● **YOUR OBJECTIVE**: Reproduce every line of text in the records below without changing anything. Leave the pictures out.

● **EXTRACTED MATERIAL**:
>> START
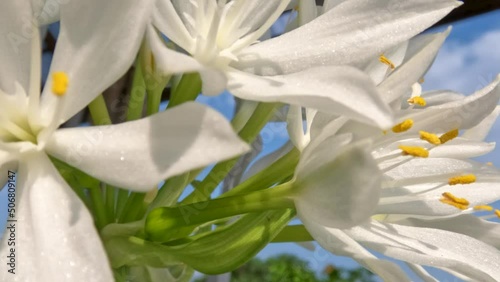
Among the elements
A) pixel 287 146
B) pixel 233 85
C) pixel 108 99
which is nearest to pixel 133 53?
>> END
● **ANSWER TO THIS EXERCISE**:
Among the elements
A) pixel 287 146
B) pixel 233 85
C) pixel 108 99
which is nearest to pixel 133 53?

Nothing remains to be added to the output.